Another example of this constant reliance on averages shows itself when the prosecutor in a DUI trial offers evidence of so-called “retrograde extrapolation”, or guessing backwards. The blood-alcohol level at the time of testing is not relevant to the charge, of course, and so the state will offer evidence to show what the level was when the defendant was driving. This is commonly done by “extrapolating” backward’that is, computing the earlier blood-alcohol level by estimating how much alcohol had been eliminated or “burned off” in the period between driving and testing. But this requires two assumptions: The blood-alcohol level was declining and the rate of elimination is known. This second assumption involves the further assumption that the “burn-off” rate was .015 percent per hour (sometimes the assumed rate is .02 percent). How does the prosecution know that the defendant was eliminating (assuming he was eliminating rather than absorbing) at that rate and not at .005 percent or .3 percent? Quite simply, the prosecution does not know: It merely assumes that the defendant eliminates at the average rate.
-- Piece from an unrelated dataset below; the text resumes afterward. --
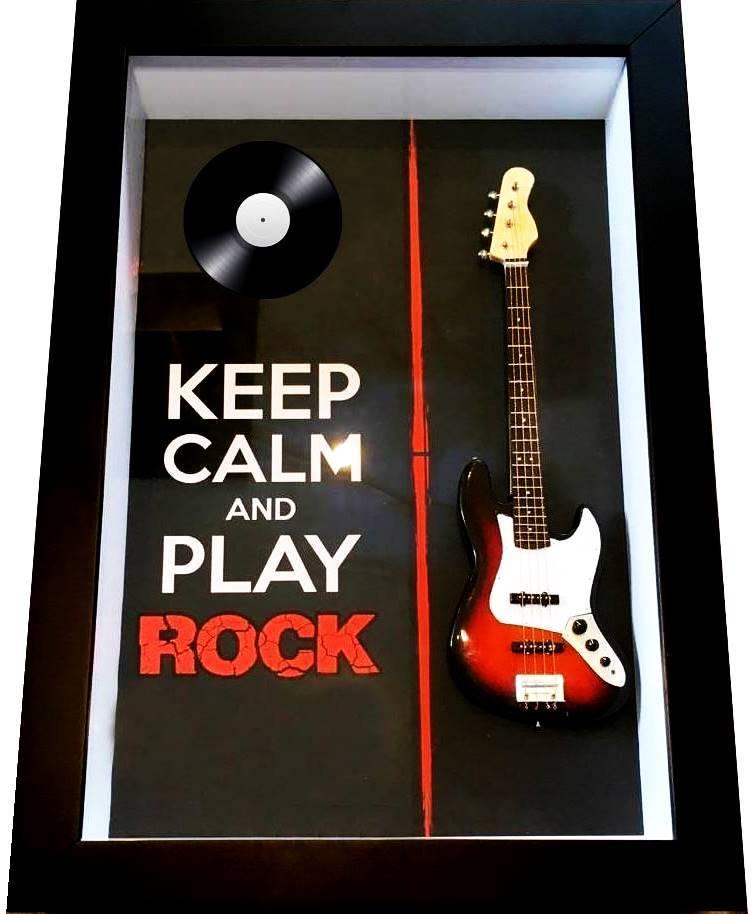 Miniatura Instrumento Musical Baixo Keep Calm and Play Rock  com quadro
And, of course, error in such an assumption translates into error in the extrapolation.

This ever-present “average person” in the DUI arena is not limited to chemical analysis. We even find him with the arresting officer in the field. When the officer administers the “nystagmus'’ test (“follow my finger with your eyes”) as part of the battery of field sobriety tests, he operates on the assumption that the suspect is “Mr. Average.” The officer has been trained to “read” at what angle the suspect’s eyes begin jerking. If it begins before 45 degrees, the suspect fails. And where does the magic figure of 45 come from? The average person.

Don Nichols, a pioneer among DUI defense attorneys, would point out to juries that his client is female, Chinese and deceased’despite obvious evidence to the contrary. He then explains that statistically there are more women than men in the world, more Chinese than any other nationality and more dead human beings than living ones. Statistically, then, the average person is female, Chinese and deceased’and so, according to the prosecution, must be his client. He also asks the jury how many of them have 2.3 children’the average in the United States.

So why does the state presume facts that are clearly untrue? Simple. It is convenient: it makes prosecution and conviction much easier.